_Aim of the task_
Gather every line of the material below that contains the string "does". Case counts.

Records from a dataset
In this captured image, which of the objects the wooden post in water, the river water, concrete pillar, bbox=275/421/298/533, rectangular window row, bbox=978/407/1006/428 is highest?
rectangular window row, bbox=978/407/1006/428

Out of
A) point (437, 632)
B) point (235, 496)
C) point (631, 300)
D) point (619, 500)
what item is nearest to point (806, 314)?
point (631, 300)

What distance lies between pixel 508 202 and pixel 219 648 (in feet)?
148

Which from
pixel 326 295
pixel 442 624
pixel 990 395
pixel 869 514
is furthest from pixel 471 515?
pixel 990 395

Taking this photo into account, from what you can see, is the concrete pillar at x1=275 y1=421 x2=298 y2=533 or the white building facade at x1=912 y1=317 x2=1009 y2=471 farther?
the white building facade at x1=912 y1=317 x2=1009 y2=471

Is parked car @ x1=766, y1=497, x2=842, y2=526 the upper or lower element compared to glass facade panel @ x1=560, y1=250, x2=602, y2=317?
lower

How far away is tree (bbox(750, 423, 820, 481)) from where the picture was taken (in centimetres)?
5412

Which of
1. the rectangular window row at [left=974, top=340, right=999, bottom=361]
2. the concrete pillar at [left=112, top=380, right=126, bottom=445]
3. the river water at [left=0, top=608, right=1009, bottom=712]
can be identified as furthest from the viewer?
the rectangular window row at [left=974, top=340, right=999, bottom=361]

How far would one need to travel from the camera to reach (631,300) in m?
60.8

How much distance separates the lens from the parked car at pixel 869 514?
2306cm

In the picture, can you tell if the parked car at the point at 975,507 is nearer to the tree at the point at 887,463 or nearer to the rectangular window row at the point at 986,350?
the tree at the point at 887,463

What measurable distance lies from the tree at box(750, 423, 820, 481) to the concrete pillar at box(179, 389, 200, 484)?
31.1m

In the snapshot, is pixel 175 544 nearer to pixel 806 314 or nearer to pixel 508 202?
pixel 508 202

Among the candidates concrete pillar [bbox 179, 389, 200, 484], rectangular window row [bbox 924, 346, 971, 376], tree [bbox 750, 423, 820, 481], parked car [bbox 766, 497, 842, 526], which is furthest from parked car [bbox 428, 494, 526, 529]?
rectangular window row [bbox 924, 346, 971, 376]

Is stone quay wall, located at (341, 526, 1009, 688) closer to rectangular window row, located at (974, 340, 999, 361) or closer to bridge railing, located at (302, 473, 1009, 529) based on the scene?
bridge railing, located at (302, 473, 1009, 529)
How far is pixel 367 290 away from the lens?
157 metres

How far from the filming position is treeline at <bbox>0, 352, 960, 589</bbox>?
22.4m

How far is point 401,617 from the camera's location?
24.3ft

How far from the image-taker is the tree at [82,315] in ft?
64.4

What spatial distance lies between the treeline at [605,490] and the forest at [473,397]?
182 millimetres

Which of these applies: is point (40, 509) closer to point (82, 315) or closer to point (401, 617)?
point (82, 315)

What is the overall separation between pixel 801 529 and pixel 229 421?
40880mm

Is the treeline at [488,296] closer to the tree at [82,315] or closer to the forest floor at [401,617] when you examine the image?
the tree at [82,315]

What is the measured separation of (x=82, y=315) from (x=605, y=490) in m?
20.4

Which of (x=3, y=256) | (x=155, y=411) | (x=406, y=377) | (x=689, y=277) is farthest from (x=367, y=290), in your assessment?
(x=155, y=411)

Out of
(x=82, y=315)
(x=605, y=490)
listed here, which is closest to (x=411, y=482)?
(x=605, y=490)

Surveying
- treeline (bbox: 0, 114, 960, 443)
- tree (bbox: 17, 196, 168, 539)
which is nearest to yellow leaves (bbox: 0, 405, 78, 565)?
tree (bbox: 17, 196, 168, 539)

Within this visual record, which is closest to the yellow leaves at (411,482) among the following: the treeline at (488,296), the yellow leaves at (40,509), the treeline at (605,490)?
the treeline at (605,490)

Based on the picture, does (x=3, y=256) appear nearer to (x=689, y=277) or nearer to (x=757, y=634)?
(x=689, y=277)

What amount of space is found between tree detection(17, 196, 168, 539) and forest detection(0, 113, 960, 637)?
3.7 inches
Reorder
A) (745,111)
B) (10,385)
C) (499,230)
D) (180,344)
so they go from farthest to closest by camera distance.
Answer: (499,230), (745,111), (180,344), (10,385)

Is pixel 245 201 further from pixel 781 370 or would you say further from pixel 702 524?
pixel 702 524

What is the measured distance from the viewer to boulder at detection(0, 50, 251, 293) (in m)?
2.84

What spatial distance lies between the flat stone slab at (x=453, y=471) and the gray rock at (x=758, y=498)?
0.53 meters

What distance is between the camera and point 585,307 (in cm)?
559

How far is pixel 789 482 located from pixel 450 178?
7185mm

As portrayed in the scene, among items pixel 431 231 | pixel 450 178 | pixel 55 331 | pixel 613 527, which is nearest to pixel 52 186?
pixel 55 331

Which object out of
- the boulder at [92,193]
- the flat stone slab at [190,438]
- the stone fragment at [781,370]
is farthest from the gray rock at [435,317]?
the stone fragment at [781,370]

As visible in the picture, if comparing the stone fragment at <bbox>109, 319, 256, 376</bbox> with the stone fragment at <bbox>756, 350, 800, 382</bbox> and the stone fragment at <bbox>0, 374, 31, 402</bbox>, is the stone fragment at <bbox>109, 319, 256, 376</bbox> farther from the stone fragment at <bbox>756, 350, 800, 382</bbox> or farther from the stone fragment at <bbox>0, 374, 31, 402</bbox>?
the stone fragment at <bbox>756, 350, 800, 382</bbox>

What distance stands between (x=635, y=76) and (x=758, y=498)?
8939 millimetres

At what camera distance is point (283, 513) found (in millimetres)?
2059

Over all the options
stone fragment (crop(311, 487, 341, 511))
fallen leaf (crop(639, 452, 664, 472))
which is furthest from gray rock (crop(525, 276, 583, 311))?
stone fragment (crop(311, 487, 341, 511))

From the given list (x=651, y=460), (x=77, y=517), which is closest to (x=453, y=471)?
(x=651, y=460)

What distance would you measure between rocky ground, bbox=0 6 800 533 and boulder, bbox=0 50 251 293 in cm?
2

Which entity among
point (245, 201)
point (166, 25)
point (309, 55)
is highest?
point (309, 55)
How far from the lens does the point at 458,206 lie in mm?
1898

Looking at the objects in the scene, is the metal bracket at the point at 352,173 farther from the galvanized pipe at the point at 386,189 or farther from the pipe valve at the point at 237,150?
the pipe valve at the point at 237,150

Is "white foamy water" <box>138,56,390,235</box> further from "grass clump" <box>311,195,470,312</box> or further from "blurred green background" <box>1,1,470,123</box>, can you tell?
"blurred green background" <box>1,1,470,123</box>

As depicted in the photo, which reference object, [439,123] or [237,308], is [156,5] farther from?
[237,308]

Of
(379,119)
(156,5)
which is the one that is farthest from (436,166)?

_Written solution_
Based on the picture, does (x=3, y=256) appear nearer to (x=689, y=277) or nearer to (x=757, y=634)?
How far from the lens does the point at 458,206 lie in mm?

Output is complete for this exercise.